Applied Biosystems was able to analyze the human genome sequence for a cost of less than $60,000, which is the commercial price for all required reagents needed to complete the project. This is a fraction of the cost of any previously released human genome data, including the approximately $300 million1 spent on the Human Genome Project. The cost of the Applied Biosystems sequencing project is less than the $100,000 milestone set forth by the industry for the new generation of DNA sequencing technologies, which are beginning to gain wider adoption by the scientific community.

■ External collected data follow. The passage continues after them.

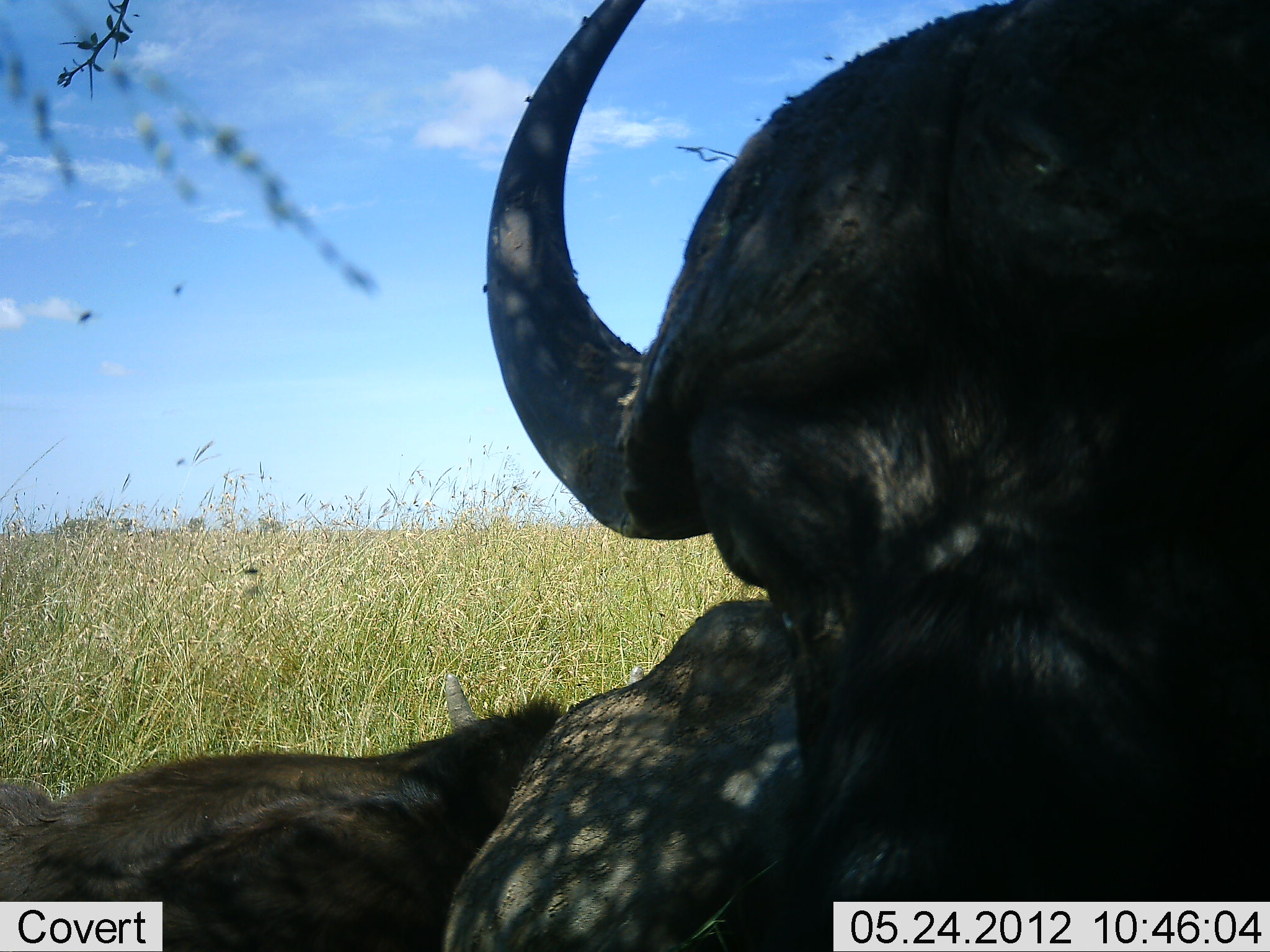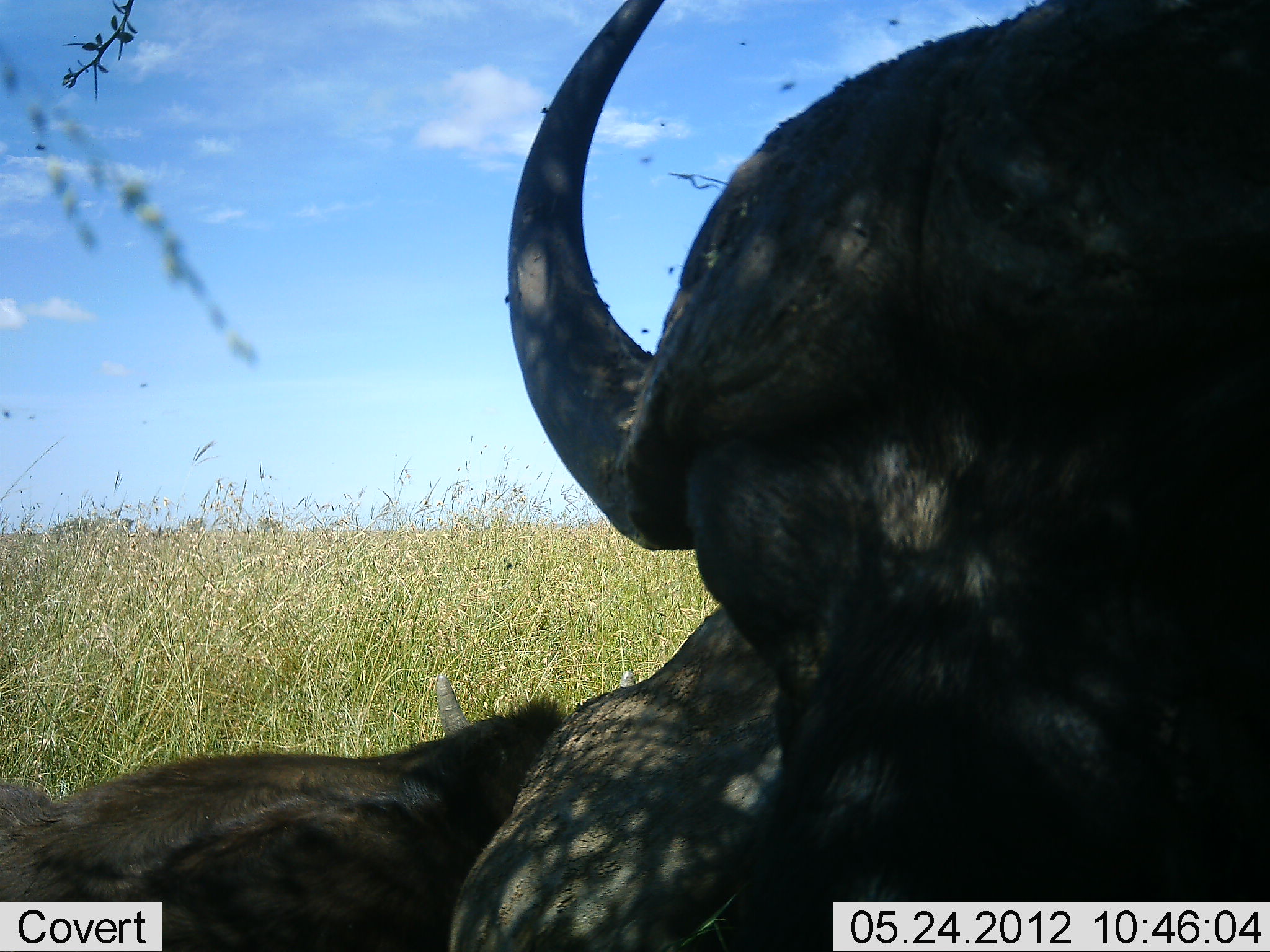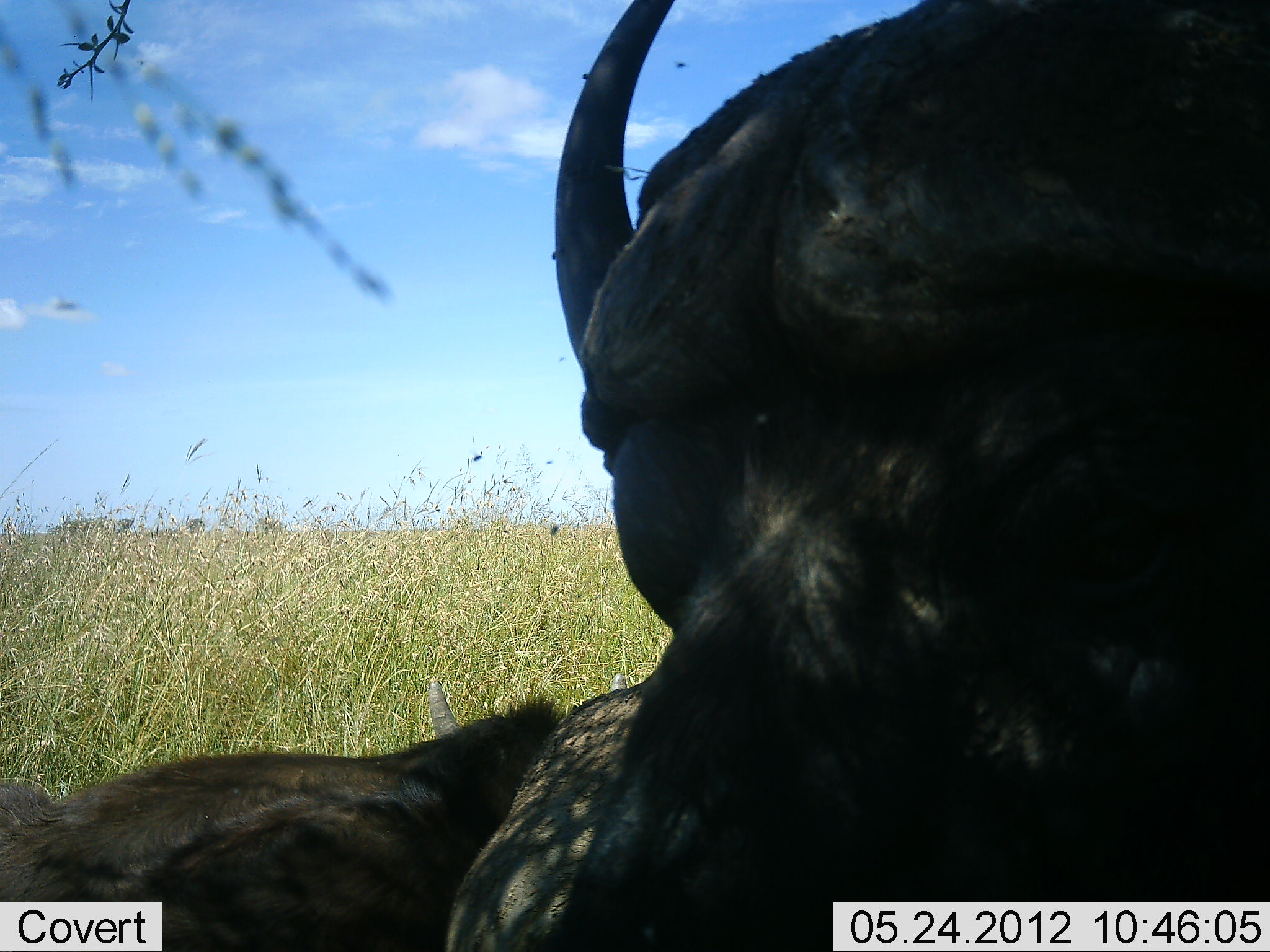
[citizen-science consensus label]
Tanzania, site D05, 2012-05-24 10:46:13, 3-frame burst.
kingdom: Animalia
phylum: Chordata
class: Mammalia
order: Artiodactyla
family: Bovidae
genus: Syncerus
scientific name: Syncerus caffer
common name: cape buffalo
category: buffalo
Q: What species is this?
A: Buffalo (cape buffalo) (Syncerus caffer).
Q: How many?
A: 2.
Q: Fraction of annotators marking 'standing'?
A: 40%.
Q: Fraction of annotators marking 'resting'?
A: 80%.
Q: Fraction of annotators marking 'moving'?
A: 0%.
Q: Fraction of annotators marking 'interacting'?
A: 10%.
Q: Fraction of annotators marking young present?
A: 0%.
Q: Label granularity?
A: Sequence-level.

The availability of this sequence data in the public domain is expected to help scientists gain a greater understanding of human genetic variation and potentially help them to explain differences in individual susceptibility and response to treatment for disease, which is the goal of personalized medicine. Although most human genetic information is the same in all people, researchers are generally more interested in studying the small percentage of genetic material that varies among individuals. They seek to characterize that variation as either single-base changes, or as a series of larger stretches of sequence variation known as structural variants. Structural variants comprise fragments of DNA – which include insertions, deletions, inversions, and translocations of DNA sequences ranging from a few to millions of base pairs that have a higher potential of impacting genes and thus contributing to human disease.

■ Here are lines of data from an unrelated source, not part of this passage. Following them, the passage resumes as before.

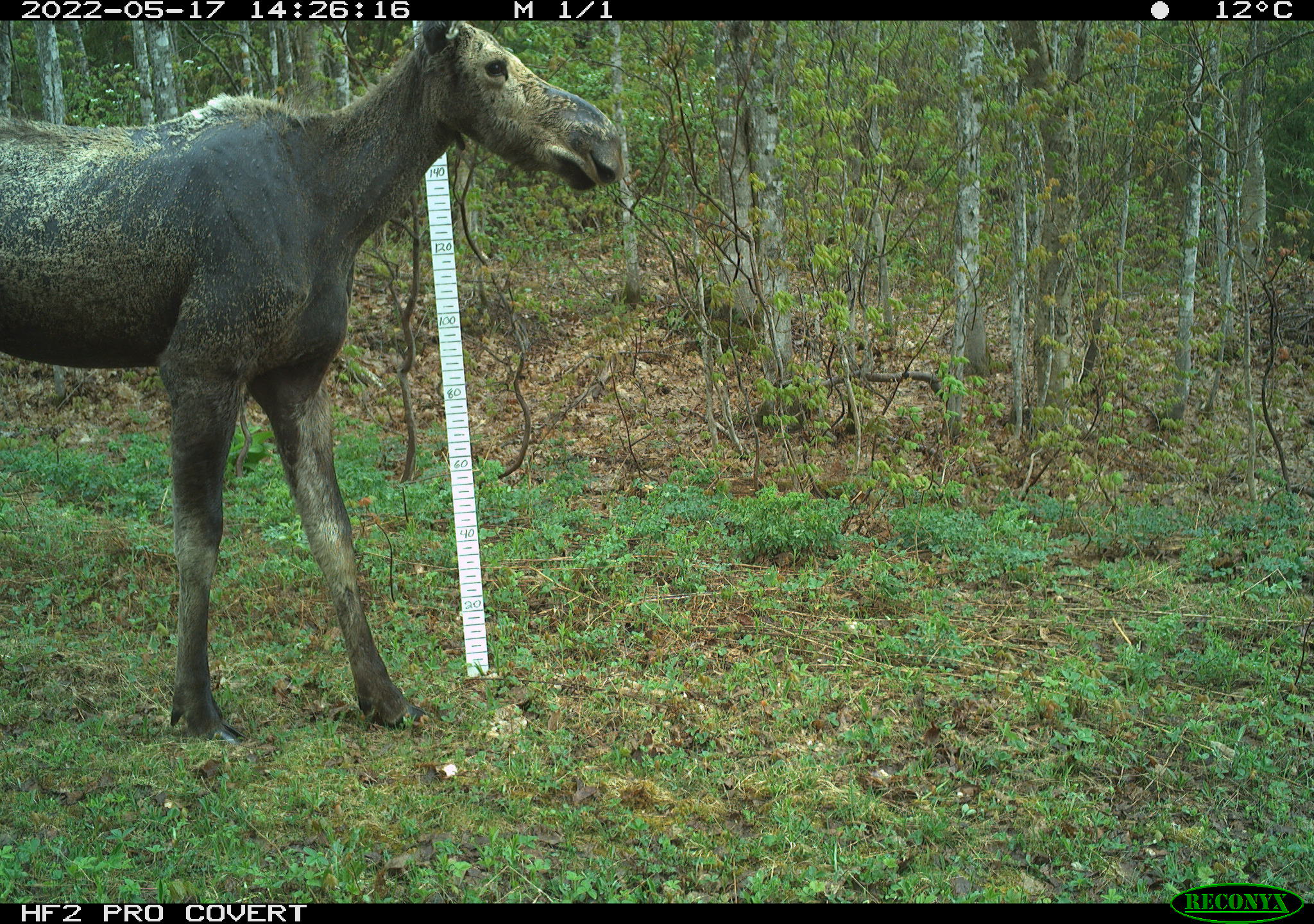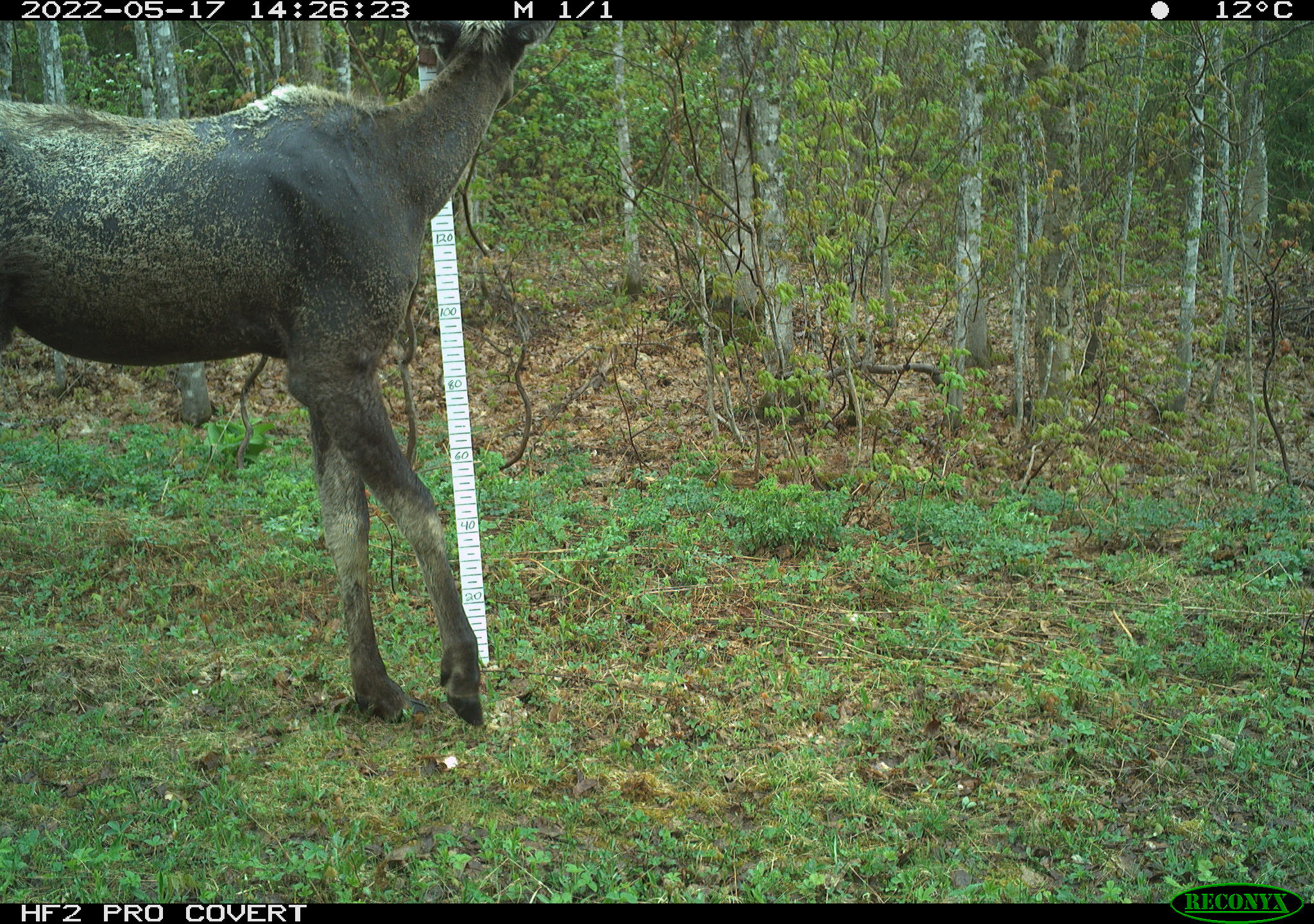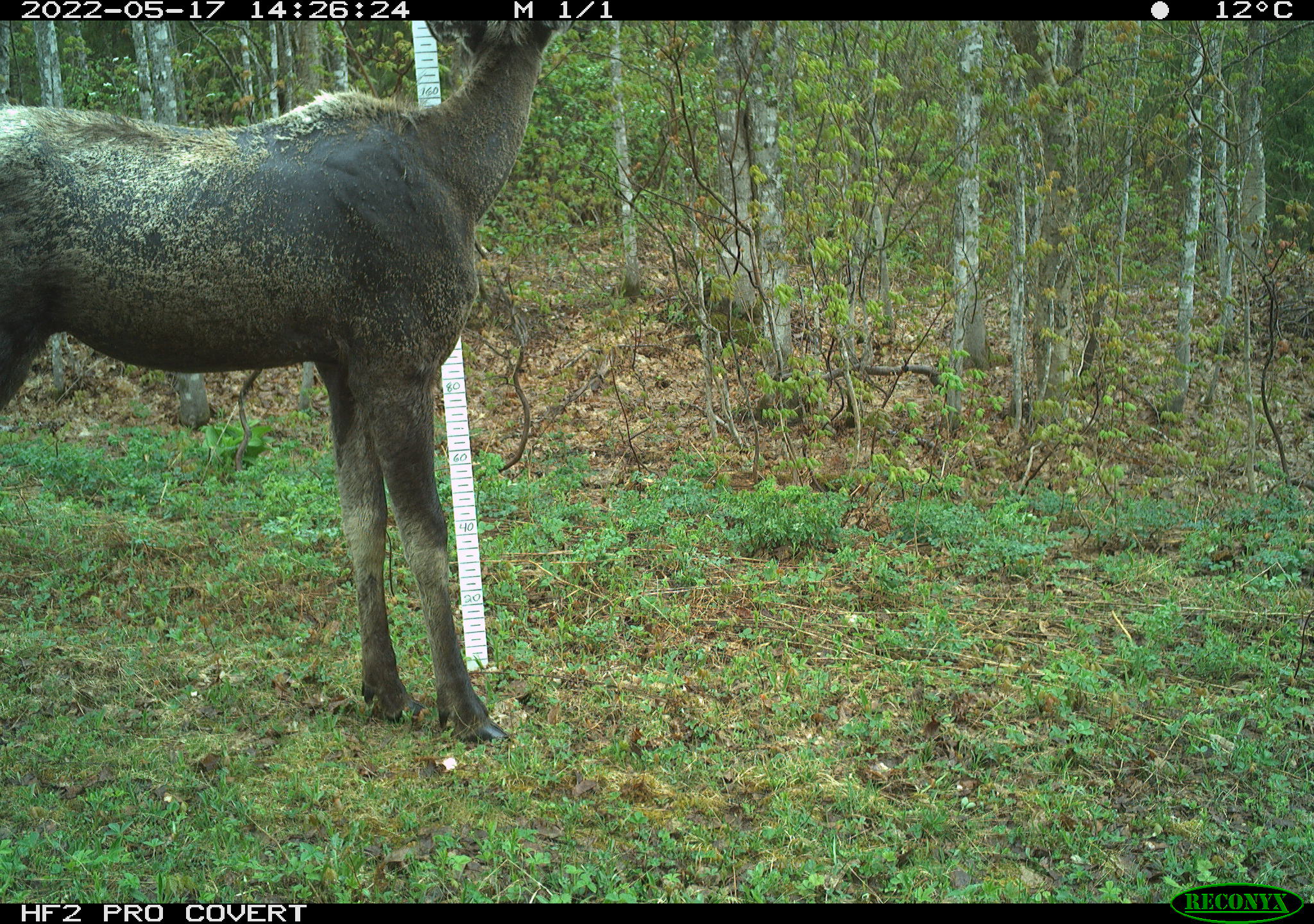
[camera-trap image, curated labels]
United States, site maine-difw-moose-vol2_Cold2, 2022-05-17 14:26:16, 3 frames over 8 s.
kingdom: Animalia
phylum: Chordata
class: Mammalia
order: Artiodactyla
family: Cervidae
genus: Alces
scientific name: Alces alces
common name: moose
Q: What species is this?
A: Moose (Alces alces).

Under the direction of Kevin McKernan, Applied Biosystems’ senior director of scientific operations, the scientists resequenced a human DNA sample that was included in the International HapMap Project. The team used the company’s SOLiD™ System to generate 36 gigabases of sequence data in 7 runs of the system, achieving throughput up to 9 gigabases per run, which is the highest throughput reported by any of the providers of DNA sequencing technology.

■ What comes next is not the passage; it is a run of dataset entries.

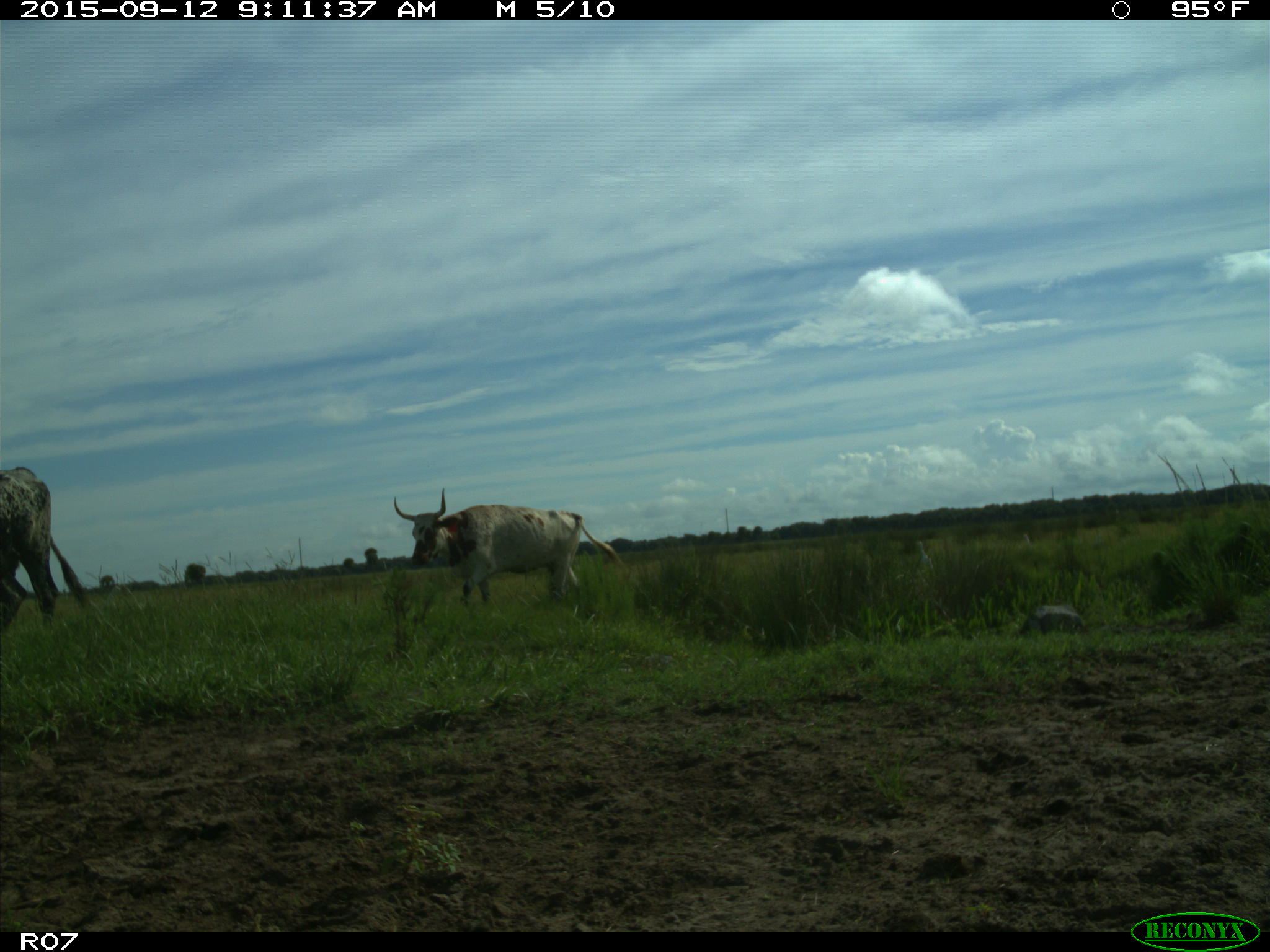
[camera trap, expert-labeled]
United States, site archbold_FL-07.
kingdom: Animalia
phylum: Chordata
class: Mammalia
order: Artiodactyla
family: Bovidae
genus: Bos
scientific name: Bos taurus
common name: domestic cow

The 36 gigabases includes DNA sequence data generated from covering the contents of the human genome more than 12 times, which helped the scientists to determine the precise order of DNA bases and to confidently identify the millions of single-base variations (SNPs) present in a human genome. The team also analyzed the areas of the human genome that contain the structural variation between individuals. These regions of structural variation were revealed by greater than 100-fold physical coverage, which shows positions of larger segments of the genome that may vary relative to the human reference genome.
“We believe this project validates the promise of next-generation sequencing technologies, which is to lower the cost and increase the speed and accuracy of analyzing human genomic information,” said McKernan. “With each technological milestone, we are moving closer to realizing the promise of personalized medicine.”
McKernan’s team used the SOLiD System’s ultra-high-throughput capabilities to obtain deep sequence coverage of the genome of an anonymous African male of the Yoruba people of Ibadan, Nigeria, who participated in the International HapMap Project. The scientists were able to perform an in-depth analysis of structural variants by creating multiple paired-end libraries of genomic sequence that included a wide range of insert sizes. Most inserts exceeded 1,000 bases. The SOLiD System has the ability to analyze paired-end libraries with large insert sizes. For the millions of SNPs identified in the project, the SOLiD System’s 2-base encoding chemistry discriminated random or systematic errors from true SNPs to reveal these SNPs with greater than 99.94 percent sequencing accuracy.
Another important attribute of the SOLiD System is that, unlike other available DNA sequencing platforms, the system is inherently scalable to support higher levels of throughput without requiring changes to the system’s hardware. The high-throughput, accuracy and paired-end analysis capability of the SOLiD System are expected to continue to reduce the cost of conducting studies of complex genomes and how variation in these genomes contributes to conditions such as cancer, diabetes and heart disease, among others.